The assumption is that you have a vanilla  Ubuntu64 16.04.03 LTS installed.


In some cases you will need to install curl

$ sudo apt-get install curl linux-generic

Update 17Jan2018
Note: That might be relevant only to FirePro W8100 users
It seems like old drivers previous to AMDGPU-PRO 17.50.511655 are not able to compile DKMS module for kernels installed by default on Ubuntu 16.04.3 TLS ( 4.13.0-26-generic )

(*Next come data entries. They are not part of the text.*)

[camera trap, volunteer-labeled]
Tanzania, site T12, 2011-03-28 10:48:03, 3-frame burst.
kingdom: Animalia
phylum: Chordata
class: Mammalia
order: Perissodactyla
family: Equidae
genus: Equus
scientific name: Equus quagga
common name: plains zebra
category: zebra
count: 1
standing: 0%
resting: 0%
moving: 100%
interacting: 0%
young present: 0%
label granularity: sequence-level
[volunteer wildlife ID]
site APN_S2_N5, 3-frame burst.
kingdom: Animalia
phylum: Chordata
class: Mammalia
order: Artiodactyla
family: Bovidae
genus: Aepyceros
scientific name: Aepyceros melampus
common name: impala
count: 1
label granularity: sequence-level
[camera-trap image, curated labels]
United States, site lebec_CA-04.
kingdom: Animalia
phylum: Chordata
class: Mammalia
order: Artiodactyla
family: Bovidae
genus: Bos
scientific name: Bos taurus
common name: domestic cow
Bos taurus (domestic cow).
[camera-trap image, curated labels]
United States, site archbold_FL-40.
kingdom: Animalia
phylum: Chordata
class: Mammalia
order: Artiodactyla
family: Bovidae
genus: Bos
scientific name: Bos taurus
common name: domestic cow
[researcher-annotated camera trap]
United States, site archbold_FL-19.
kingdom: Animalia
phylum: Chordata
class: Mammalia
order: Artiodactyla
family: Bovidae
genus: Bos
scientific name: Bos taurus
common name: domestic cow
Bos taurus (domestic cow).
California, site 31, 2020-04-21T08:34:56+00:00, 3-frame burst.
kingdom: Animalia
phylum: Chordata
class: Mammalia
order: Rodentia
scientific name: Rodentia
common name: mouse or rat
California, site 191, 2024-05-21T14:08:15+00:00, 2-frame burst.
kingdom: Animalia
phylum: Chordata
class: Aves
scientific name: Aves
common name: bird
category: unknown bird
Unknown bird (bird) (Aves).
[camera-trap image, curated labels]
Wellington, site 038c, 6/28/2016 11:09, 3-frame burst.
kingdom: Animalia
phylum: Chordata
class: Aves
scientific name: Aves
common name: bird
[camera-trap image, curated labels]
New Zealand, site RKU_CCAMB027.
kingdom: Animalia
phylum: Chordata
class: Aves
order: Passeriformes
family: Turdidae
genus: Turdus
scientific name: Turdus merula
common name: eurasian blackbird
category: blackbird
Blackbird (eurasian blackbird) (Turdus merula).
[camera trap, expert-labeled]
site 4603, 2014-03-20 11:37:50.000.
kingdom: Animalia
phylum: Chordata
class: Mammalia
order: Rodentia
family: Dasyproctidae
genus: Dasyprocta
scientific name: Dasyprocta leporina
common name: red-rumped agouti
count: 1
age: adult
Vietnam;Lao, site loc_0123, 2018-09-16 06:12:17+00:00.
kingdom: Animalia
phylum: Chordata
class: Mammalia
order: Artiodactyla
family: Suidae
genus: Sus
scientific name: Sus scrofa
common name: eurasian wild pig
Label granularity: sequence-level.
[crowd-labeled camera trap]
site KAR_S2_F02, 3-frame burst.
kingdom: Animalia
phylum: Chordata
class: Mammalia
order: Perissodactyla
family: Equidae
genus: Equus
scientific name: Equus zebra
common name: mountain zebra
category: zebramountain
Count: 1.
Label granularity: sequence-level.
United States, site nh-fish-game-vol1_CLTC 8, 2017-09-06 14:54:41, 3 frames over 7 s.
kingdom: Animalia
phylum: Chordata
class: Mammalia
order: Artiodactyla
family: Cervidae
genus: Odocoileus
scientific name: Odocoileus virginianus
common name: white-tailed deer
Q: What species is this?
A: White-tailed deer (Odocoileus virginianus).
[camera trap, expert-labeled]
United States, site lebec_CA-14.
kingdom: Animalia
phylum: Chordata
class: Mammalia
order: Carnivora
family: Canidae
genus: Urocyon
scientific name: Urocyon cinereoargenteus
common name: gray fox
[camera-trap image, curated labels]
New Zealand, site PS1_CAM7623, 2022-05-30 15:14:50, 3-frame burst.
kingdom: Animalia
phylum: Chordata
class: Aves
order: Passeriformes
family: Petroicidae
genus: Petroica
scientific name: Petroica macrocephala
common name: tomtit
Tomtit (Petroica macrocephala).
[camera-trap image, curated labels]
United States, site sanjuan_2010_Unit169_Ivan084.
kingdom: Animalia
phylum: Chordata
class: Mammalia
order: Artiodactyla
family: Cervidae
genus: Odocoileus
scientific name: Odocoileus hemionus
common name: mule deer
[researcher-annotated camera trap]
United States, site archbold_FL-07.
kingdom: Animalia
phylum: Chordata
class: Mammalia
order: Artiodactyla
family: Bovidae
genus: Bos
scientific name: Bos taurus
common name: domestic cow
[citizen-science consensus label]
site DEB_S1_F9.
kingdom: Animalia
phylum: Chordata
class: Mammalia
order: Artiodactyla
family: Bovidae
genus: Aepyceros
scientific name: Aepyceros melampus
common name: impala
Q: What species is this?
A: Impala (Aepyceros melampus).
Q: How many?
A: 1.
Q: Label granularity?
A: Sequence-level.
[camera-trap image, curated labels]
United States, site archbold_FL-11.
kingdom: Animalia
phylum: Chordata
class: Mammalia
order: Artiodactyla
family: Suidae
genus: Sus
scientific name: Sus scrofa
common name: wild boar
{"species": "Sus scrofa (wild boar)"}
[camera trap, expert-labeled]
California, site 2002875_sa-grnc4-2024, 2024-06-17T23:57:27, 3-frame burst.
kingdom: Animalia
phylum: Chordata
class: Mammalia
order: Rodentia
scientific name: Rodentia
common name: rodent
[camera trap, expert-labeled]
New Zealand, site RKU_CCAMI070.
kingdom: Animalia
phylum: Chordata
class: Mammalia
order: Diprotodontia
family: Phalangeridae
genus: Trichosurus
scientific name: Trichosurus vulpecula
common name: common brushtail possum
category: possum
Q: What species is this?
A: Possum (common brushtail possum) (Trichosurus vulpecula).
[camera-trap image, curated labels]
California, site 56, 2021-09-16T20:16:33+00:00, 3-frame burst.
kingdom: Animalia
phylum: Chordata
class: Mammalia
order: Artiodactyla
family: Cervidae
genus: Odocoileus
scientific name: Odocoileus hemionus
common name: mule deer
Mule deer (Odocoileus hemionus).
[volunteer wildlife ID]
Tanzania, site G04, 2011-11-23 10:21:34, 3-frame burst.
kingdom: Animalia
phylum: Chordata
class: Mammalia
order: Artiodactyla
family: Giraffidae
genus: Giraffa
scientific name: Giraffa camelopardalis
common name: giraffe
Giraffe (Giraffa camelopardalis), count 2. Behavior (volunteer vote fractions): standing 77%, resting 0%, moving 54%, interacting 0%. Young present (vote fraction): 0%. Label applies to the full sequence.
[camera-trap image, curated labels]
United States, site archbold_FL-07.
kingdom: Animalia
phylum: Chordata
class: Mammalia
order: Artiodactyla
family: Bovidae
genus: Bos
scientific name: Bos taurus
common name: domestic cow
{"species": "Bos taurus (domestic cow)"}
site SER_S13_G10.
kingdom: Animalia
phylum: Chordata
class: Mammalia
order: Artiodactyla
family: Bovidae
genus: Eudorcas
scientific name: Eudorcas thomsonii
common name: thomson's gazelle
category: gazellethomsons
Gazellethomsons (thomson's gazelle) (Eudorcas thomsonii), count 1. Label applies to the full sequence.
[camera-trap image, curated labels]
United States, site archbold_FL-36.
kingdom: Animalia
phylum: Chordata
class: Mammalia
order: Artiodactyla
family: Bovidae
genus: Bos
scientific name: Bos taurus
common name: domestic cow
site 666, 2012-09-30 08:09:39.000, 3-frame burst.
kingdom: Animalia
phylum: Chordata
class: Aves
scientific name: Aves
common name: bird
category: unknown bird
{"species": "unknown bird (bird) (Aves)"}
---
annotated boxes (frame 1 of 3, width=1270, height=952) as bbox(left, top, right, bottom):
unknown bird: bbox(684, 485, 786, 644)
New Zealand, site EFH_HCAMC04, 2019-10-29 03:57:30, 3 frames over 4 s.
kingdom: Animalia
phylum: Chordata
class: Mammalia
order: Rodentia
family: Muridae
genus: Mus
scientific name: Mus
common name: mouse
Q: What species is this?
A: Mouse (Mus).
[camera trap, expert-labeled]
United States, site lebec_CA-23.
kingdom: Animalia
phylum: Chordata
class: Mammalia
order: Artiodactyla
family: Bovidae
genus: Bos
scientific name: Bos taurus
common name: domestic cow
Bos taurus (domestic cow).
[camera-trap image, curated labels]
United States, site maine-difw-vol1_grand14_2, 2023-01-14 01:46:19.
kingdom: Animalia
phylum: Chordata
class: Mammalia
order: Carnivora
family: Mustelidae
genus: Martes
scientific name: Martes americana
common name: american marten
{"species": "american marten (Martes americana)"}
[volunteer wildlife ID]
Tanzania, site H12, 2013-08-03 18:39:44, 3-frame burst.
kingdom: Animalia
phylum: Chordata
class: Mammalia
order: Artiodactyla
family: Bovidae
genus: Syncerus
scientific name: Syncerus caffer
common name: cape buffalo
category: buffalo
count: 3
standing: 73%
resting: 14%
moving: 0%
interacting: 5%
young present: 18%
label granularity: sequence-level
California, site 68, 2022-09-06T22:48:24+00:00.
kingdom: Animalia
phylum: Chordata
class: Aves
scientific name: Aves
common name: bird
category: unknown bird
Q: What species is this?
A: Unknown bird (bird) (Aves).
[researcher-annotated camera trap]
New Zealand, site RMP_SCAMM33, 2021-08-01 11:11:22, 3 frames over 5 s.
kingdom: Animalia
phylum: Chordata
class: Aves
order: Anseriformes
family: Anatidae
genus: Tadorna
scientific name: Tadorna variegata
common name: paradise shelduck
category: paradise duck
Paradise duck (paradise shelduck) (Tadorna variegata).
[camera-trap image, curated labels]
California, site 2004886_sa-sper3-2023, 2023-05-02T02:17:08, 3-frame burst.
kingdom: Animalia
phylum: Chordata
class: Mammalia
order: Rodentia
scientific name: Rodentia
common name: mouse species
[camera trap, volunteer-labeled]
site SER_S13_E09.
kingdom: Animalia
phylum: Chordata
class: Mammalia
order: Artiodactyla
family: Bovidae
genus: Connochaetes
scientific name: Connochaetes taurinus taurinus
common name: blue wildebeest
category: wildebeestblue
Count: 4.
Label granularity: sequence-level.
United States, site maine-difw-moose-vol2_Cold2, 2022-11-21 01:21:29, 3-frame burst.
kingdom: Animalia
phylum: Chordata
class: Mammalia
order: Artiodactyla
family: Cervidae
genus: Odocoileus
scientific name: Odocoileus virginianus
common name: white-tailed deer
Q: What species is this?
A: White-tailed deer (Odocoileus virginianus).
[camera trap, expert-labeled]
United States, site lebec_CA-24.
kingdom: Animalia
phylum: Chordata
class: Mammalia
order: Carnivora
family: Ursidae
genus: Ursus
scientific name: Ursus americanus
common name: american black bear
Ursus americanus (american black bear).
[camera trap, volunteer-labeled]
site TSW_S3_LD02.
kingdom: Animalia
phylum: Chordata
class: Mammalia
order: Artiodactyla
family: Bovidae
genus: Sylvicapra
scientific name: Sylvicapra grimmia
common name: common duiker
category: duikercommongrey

In order to work this around kernel needs to be downgraded to 4.10.0-28-generic

$ sudo apt-get remove linux-image-4.13.0-26-generic linux-headers-4.13.0-26

Java & Bazel

$ sudo apt-get install openjdk-8-jdk
$ echo "deb [arch=amd64] http://storage.googleapis.com/bazel-apt stable jdk1.8" | sudo tee /etc/apt/sources.list.d/bazel.list
$ curl https://bazel.build/bazel-release.pub.gpg | sudo apt-key add -
$ sudo apt-get update && sudo apt-get install bazel
$ sudo apt-get upgrade bazel


Note: In order to install only OpenCL parts of AMDGPU-PRO driver pass: –compute to  ./amdgpu-pro-install

$ sudo apt-get install ocl-icd-opencl-dev opencl-headers
$ wget --referer=http://support.amd.com https://www2.ati.com/drivers/linux/ubuntu/amdgpu-pro-17.30-465504.tar.xz
$ tar -xvf amdgpu-pro-17.30-465504.tar.xz
$ cd amdgpu-pro-17.30-465504
$ sudo ./amdgpu-pro-install #or sudo ./amdgpu-pro-install --compute
$ tar -xvzf Ubuntu-16.04-64bit.tar.gz
$ sudo mkdir /usr/local/computecpp
$ cd Ubuntu-16.04-64bit && cp * /usr/local/computecpp 
$ sudo reboot

Update: 13Jan2018
In some cases (eg. update of the ubuntu16.04) you might need to use latest AMDGPU-PRO (17.50.511655)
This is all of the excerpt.